Consignes:
[A] Relevez tous les montants en euros cités dans le texte sur les médecins intérimaires.
[B] Recopiez la partie du texte sur les médecins intérimaires qui va de "Les intérimaires contre-attaquent" à "d’être des mercenaires.", ces deux bornes comprises.

Texte:
******

Officiellement, la situation aurait dû être réglée. Dans les faits, elle est toute autre. Face à la crise, les directeurs d’hôpitaux continuent de payer le prix fort pour les remplaçants. Pour le Dr Anne Geffroy-Wernet, anesthésiste-réanimatrice au CH de Perpignan et vice-président du Syndicat National des Praticiens Hospitaliers Anesthésistes-Réanimateurs élargi (SNPHAR-e), il y a urgence.
Les contrats des remplaçants se font de gré à gré, sans respect des réglementations, avec des tarifs à 650 euros la journée qui sont indécents au regard de ce qu’ils font et du refus de certains de réaliser certains actes.
Le SNPHAR-e affirme donc que pour les médecins intérimaires, « c’est 65 euros nets de l’heure, alors que ces derniers sont « non investis dans la vie intra-hospitalière, dans l’équipe médicale et paramédicale d’un service ou d’un pôle, dans la prise en charge collégiale suivie de patients lourds, libres de choisir leurs jours de travail, non soumis à l’obligation du travail de nuit, week-end et jours fériés… et dont la formation continue – et donc la compétence – n’est pas assurée.«
Pour les praticiens hospitaliers qui effectuent cet intérim au titre du temps de travail additionnel, 315 euros brut pour une journée de travail en heures supplémentaires.
Un problème qui viendrait des pratiques des intérimaires
D’après le syndicat, les causes de ces surcoûts proviendrait exclusivement des intérimaires. D’abord parce qu’ils sont recrutés « de gré à gré« . Lorsqu’un hôpital souhaite recruter un intérimaire, deux possibilités lui sont offertes : le recruter au sens strict du code du travail donc en passant par une entreprise de travail intérimaire. Cette dernière lui propose alors plusieurs profils et rémunère le candidat.
Ou bien, il peut être recruté directement par l’établissement et rémunéré par ce dernier. Légalement, les gratifications doivent respecter les « dispositions du Code relatives aux cadres d’emploi des praticiens non-titulaires« . Pour compenser le manque d’attractivité, certains établissements n’hésitent pas à verser à gonfler les salaires des praticiens avec des « modalités de rémunération complémentaires« .
Mais ce manque d’attractivité de certains établissements hospitaliers ne serait pas étranger aux intérimaires. Pour le SNPHAR-e, « les quelques hôpitaux qui respectent la réglementation et le plafonnement des rémunérations sont blacklistés par les remplaçants ».
Les intérimaires contre-attaquent !
Logiquement, ces affirmations du syndicat ne sont pas restées lettre morte. Les intérimaires médicaux ont aussi dégainé. S’ils ne sont d’abord pas responsables des salaires qui leurs sont versés, ils réfutent aussi les accusations qui leurs sont faites d’être des mercenaires.

******

Données extraites:

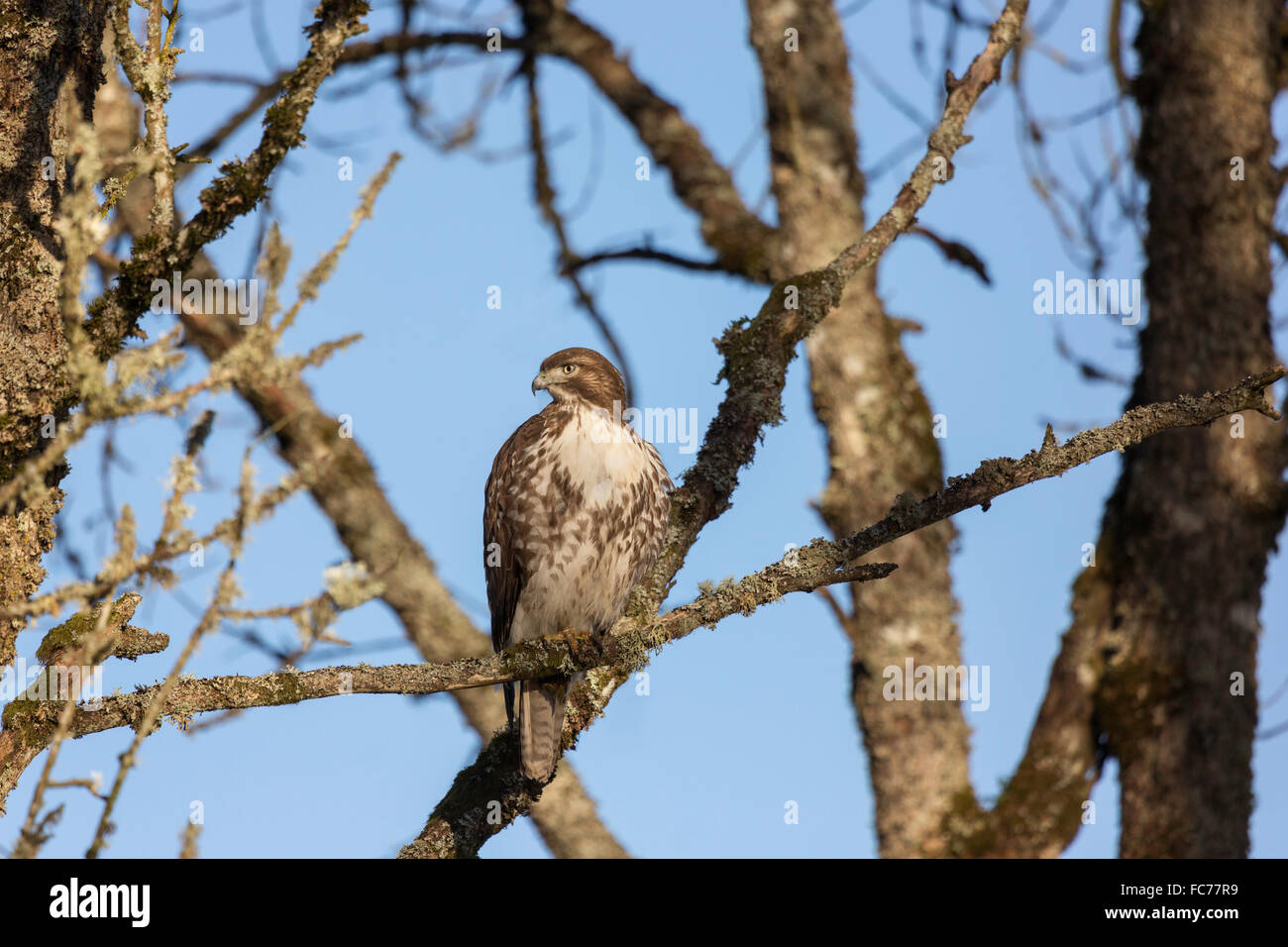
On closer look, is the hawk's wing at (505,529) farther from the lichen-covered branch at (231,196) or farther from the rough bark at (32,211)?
the lichen-covered branch at (231,196)

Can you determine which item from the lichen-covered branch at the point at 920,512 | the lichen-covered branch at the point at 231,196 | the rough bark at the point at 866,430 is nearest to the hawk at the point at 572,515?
the lichen-covered branch at the point at 920,512

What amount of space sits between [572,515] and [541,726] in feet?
4.25

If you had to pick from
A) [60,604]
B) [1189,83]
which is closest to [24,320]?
[60,604]

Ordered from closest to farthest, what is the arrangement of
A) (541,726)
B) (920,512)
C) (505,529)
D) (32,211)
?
(32,211), (920,512), (541,726), (505,529)

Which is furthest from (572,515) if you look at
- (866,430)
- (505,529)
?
(866,430)

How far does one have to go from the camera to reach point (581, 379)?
617 cm

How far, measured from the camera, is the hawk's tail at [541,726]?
448 centimetres

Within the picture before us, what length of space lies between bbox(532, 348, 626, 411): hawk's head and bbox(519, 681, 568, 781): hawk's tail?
1.74 metres

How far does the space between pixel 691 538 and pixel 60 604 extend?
116 inches

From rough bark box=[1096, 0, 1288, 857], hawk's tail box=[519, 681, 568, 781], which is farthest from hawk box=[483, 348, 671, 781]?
rough bark box=[1096, 0, 1288, 857]

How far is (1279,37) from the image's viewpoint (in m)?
7.94

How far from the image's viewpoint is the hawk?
18.5 ft

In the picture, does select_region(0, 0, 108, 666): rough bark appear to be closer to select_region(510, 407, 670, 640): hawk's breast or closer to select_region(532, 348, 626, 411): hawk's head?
select_region(510, 407, 670, 640): hawk's breast

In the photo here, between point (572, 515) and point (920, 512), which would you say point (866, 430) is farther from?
point (920, 512)
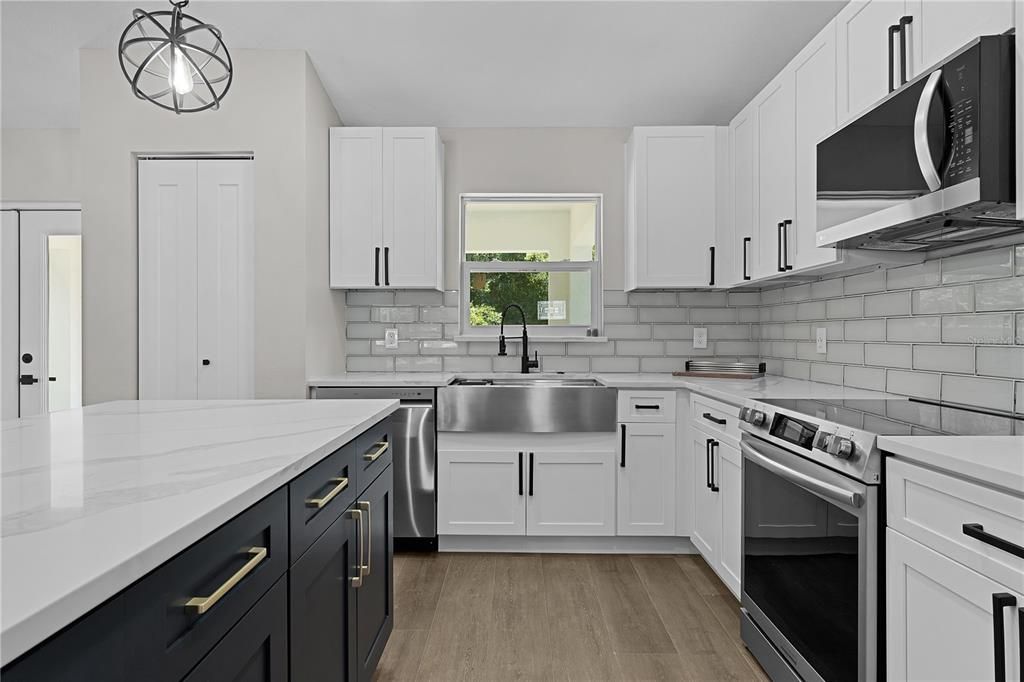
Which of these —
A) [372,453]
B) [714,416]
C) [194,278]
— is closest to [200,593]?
[372,453]

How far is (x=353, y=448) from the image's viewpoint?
1664 mm

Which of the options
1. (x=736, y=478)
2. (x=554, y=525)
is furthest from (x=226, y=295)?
(x=736, y=478)

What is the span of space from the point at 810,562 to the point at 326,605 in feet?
4.50

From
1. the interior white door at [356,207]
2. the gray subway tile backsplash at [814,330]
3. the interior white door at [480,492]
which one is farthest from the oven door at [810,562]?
the interior white door at [356,207]

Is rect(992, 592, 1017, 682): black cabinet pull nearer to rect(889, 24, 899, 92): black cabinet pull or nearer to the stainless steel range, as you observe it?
the stainless steel range

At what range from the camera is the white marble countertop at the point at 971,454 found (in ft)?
3.47

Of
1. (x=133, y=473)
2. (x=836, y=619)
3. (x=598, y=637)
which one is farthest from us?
(x=598, y=637)

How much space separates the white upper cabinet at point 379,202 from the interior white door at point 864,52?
218 cm

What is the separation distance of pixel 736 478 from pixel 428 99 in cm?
270

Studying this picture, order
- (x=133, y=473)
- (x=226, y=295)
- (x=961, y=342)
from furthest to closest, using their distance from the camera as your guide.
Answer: (x=226, y=295), (x=961, y=342), (x=133, y=473)

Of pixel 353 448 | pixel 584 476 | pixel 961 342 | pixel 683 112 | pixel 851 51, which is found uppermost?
pixel 683 112

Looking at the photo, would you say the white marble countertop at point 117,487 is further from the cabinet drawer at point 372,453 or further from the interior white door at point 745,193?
the interior white door at point 745,193

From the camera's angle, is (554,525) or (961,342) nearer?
(961,342)

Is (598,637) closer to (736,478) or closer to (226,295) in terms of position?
(736,478)
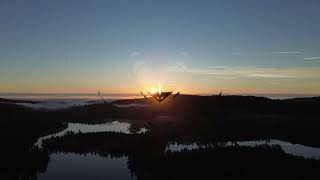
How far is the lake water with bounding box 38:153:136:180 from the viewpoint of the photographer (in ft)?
88.7

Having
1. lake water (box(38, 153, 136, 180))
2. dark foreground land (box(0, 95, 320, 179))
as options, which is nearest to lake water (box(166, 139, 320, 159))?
dark foreground land (box(0, 95, 320, 179))

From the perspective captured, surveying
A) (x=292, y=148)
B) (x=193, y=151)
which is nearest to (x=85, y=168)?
(x=193, y=151)

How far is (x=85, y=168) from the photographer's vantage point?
97.0 ft

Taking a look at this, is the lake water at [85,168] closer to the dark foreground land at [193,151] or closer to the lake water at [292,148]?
the dark foreground land at [193,151]

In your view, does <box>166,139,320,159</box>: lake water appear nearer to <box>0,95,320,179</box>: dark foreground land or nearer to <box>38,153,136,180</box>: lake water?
<box>0,95,320,179</box>: dark foreground land

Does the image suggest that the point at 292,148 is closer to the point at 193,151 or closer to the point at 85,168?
the point at 193,151

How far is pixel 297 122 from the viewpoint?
65.1m

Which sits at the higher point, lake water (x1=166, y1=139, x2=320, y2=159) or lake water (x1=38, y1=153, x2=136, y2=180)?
lake water (x1=166, y1=139, x2=320, y2=159)

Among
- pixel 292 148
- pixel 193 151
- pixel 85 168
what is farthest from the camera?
pixel 292 148

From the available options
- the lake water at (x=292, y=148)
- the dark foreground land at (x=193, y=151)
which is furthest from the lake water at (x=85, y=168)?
the lake water at (x=292, y=148)

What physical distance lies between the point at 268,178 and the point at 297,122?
142 ft

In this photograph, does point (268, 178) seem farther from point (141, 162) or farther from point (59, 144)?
point (59, 144)

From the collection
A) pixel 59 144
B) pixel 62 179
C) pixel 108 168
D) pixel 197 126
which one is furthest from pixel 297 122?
pixel 62 179

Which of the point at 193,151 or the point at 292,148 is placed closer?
the point at 193,151
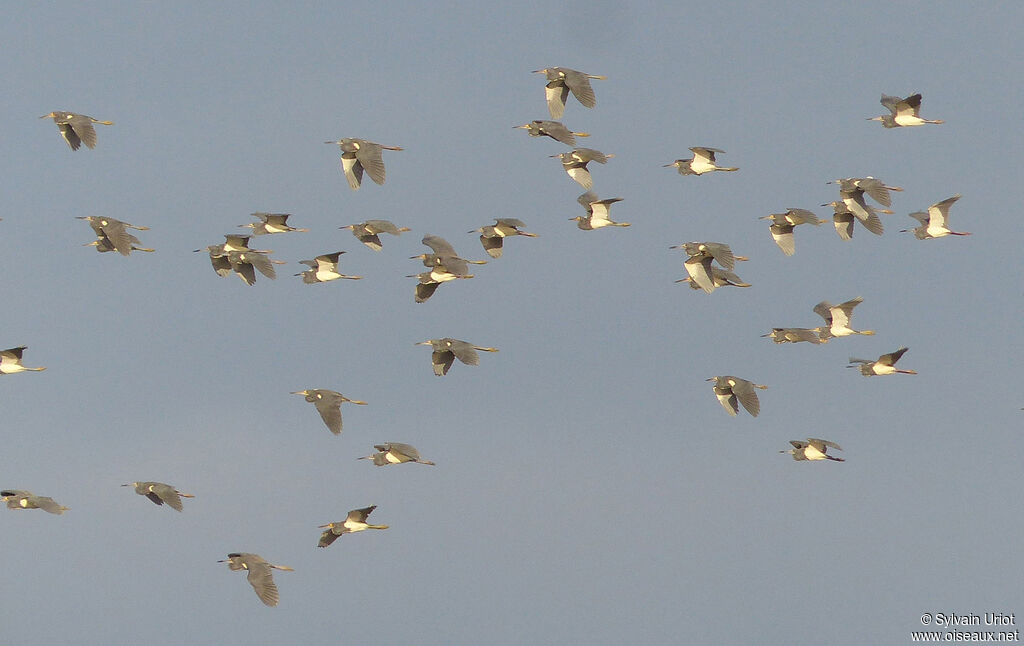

******

Réponses:
[A] 650 euros la journée, 65 euros nets de l'heure, 315 euros brut pour une journée de travail en heures supplémentaires.

[B]
Les intérimaires contre-attaquent !
Logiquement, ces affirmations du syndicat ne sont pas restées lettre morte. Les intérimaires médicaux ont aussi dégainé. S’ils ne sont d’abord pas responsables des salaires qui leurs sont versés, ils réfutent aussi les accusations qui leurs sont faites d’être des mercenaires.